Toutes autres sont les Sept Romances sur des poèmes d'Alexander Blok, op.127. Cette ''suite vocale et instrumentale'' pour soprano, piano, violon et violoncelle, a été créée en 1967 par Galina Vichnevskaïa, David Oïstrakh, Mstislav Rostropovitch et Moshe Weinberg au piano (à ne pas confondre avec le compositeur du même nom). Parmi les opus vocaux de Chostakovich, celui-ci se distingue par sa facture chambriste et un ton introverti. Ce qui en fait un chef-d’œuvre, hélas méconnu. La combinaison voix-ensemble instrumental varie au long des mouvements.
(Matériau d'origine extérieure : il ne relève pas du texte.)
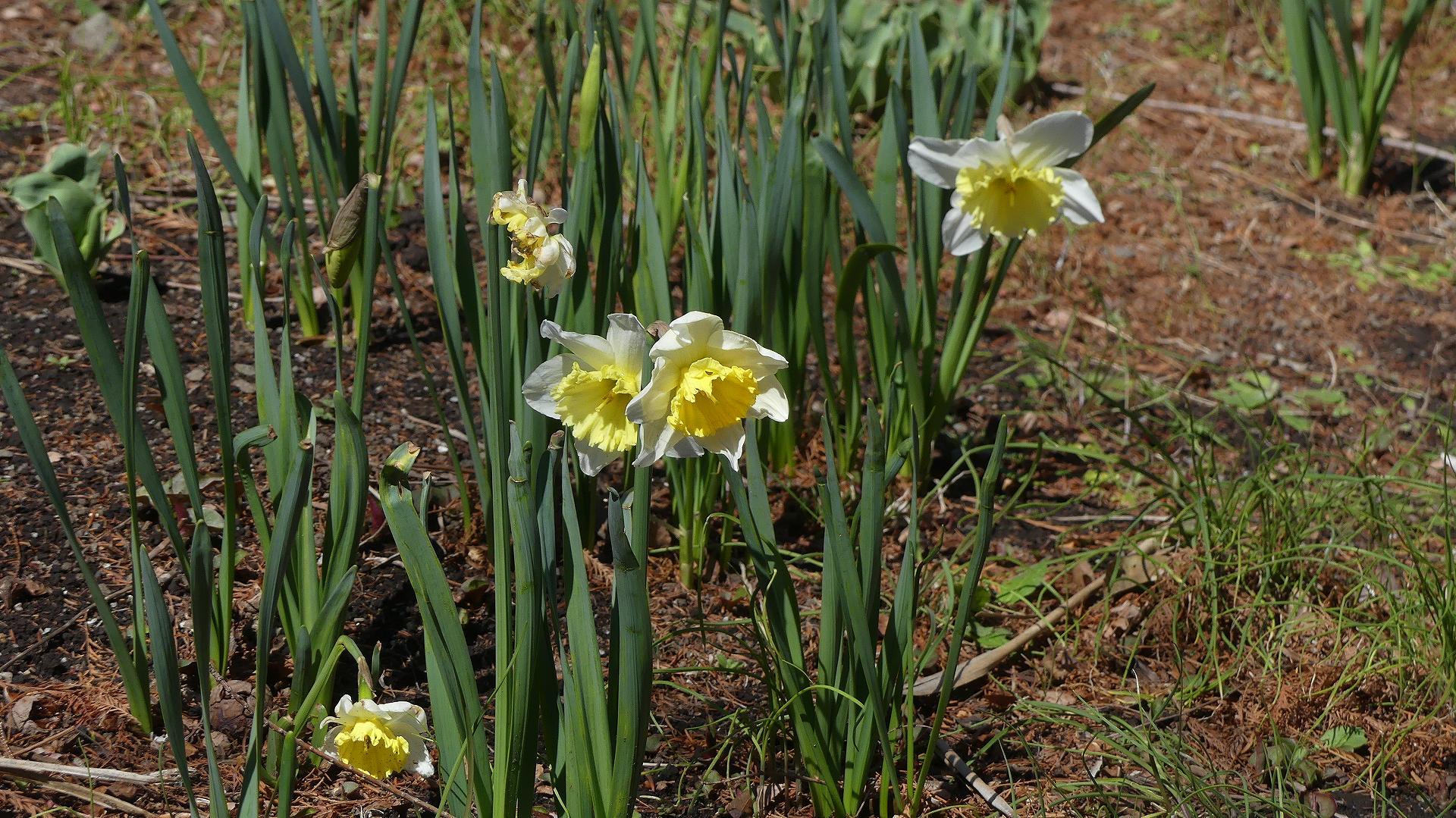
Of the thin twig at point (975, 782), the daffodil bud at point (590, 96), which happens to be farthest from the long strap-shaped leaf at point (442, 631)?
the thin twig at point (975, 782)

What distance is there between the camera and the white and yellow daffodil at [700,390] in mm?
1191

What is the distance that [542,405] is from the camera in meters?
1.31

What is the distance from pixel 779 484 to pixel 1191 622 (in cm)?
76

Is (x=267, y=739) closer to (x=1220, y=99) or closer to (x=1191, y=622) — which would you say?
(x=1191, y=622)

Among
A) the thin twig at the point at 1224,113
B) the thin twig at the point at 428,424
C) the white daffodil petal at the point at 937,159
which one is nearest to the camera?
the white daffodil petal at the point at 937,159

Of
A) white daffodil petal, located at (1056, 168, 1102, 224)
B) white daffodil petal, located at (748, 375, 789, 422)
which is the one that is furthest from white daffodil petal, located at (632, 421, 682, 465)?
white daffodil petal, located at (1056, 168, 1102, 224)

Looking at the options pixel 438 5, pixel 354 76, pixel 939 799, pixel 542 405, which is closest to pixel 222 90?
pixel 438 5

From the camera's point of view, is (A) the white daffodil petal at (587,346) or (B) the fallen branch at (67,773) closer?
(A) the white daffodil petal at (587,346)

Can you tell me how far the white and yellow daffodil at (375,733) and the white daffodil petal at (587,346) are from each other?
41 centimetres

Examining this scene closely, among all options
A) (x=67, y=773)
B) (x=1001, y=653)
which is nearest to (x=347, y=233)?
(x=67, y=773)

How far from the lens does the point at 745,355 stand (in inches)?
49.0

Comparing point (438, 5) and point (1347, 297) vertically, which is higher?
point (438, 5)

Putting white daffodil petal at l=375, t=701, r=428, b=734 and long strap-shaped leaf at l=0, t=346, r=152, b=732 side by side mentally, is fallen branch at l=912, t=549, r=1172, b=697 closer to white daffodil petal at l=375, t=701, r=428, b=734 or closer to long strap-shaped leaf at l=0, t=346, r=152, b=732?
white daffodil petal at l=375, t=701, r=428, b=734

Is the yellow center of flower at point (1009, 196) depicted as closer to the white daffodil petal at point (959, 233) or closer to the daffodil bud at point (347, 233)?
the white daffodil petal at point (959, 233)
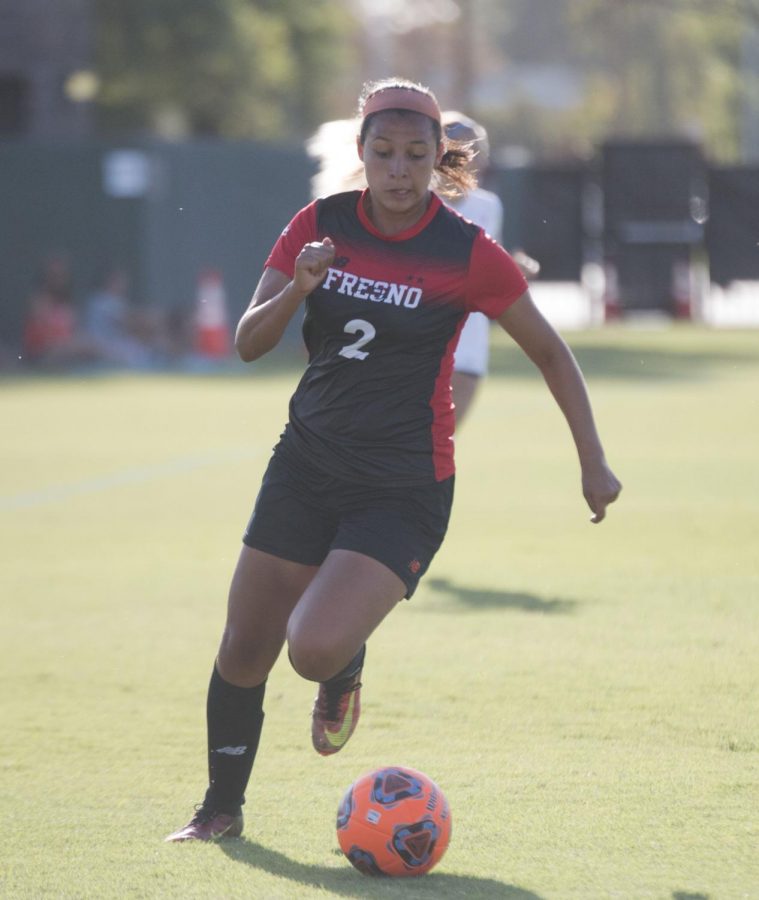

Ainsi voix et violoncelle au Ier ''Chant d'Ophélie', voix et piano au 2ème ''Gamayun, l'oiseau du prophète'', placé dans l'aigu de la soprano, produisant une extrême tension, puis voix et violon pour ''Nous étions ensemble'', d'un lyrisme clair, notamment au violon qui se voit offrir des traits virevoltants, ou encore voix, piano et violoncelle au 4ème ''La ville dort'', hymne nocturne et mélancolique, voix, piano et violon pour ''La tempête'', au rythme déchaîné et très tendu pour celle-ci. C'est ensuite voix, violon et violoncelle dans ''Signes secrets'', largo dépouillé qui introduit une série dodécaphonique énoncée par le cello. Cette romance est la plus secrète du cycle, témoin aussi de la qualité des textes du poète symboliste Blok. Dans la dernière mélodie, ''Musique'', l'ensemble instrumental est réuni pour une conclusion développée, débutée par les trois instruments, puis chantée d'abord mezza voce et ppp avant une péroraison lancée à pleine voix et une coda purement instrumentale distillée dans une douce quiétude, s'enfonçant dans le silence. David Oïstrakh dira de la création, le 23 octobre 1967 à Moscou, « me colleter avec cette musique fut pour moi une formidable expérience et il m'a semblé que le compositeur lui-même était impressionné par sa propre création ». Dans les pas de son illustre devancière, Ekaterina Semenchuk prête son opulente voix de mezzo-soprano à ces morceaux exigeant bravoure et intériorité. Le Trio Wanderer lui procure un somptueux accompagnement. 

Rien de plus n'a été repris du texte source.